### Directions
Please put every line of the rows below into a Markdown table with the columns No. and Line, skipping blank lines and leaving out the pictures.

[START Task inputs]

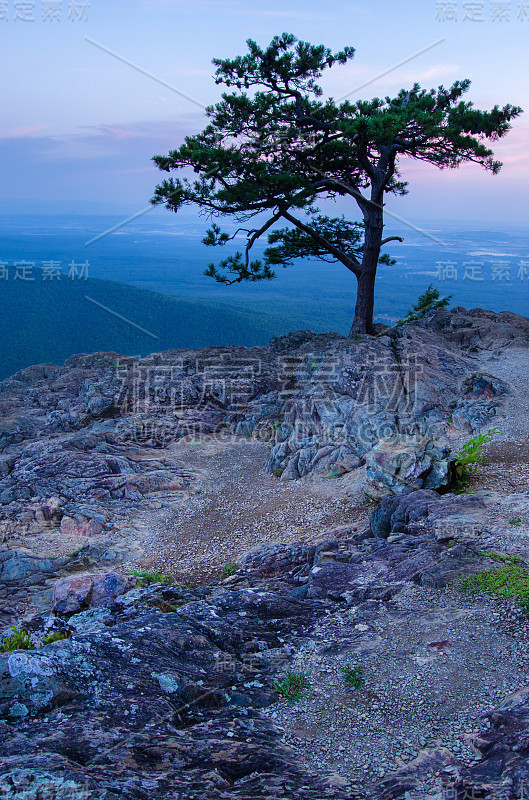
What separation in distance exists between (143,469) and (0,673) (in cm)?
1103

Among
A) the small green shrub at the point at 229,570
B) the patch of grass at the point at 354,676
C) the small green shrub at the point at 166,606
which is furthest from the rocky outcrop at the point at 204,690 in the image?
the small green shrub at the point at 229,570

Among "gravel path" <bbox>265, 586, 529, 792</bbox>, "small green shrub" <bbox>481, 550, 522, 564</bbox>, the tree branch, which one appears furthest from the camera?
the tree branch

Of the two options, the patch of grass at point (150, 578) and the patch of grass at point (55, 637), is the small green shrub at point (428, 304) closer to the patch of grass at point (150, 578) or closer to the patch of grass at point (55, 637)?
the patch of grass at point (150, 578)

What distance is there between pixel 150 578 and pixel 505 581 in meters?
6.39

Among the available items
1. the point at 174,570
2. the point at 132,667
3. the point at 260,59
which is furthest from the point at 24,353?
the point at 132,667

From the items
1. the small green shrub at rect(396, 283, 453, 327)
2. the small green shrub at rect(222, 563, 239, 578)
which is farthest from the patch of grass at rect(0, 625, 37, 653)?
the small green shrub at rect(396, 283, 453, 327)

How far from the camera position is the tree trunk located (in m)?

[END Task inputs]

### Solution to this problem
| No. | Line |
|---|---|
| 1 | What separation in distance exists between (143,469) and (0,673) (in cm)? |
| 2 | 1103 |
| 3 | Among |
| 4 | A) the small green shrub at the point at 229,570 |
| 5 | B) the patch of grass at the point at 354,676 |
| 6 | C) the small green shrub at the point at 166,606 |
| 7 | which is furthest from the rocky outcrop at the point at 204,690 in the image? |
| 8 | the small green shrub at the point at 229,570 |
| 9 | Among "gravel path" <bbox>265, 586, 529, 792</bbox>, "small green shrub" <bbox>481, 550, 522, 564</bbox>, the tree branch, which one appears furthest from the camera? |
| 10 | the tree branch |
| 11 | Of the two options, the patch of grass at point (150, 578) and the patch of grass at point (55, 637), is the small green shrub at point (428, 304) closer to the patch of grass at point (150, 578) or closer to the patch of grass at point (55, 637)? |
| 12 | the patch of grass at point (150, 578) |
| 13 | What distance is there between pixel 150 578 and pixel 505 581 in meters? |
| 14 | 6.39 |
| 15 | Among the available items |
| 16 | 1. the point at 174,570 |
| 17 | 2. the point at 132,667 |
| 18 | 3. the point at 260,59 |
| 19 | which is furthest from the point at 24,353? |
| 20 | the point at 132,667 |
| 21 | From the items |
| 22 | 1. the small green shrub at rect(396, 283, 453, 327) |
| 23 | 2. the small green shrub at rect(222, 563, 239, 578) |
| 24 | which is farthest from the patch of grass at rect(0, 625, 37, 653)? |
| 25 | the small green shrub at rect(396, 283, 453, 327) |
| 26 | How far from the camera position is the tree trunk located (in m)? |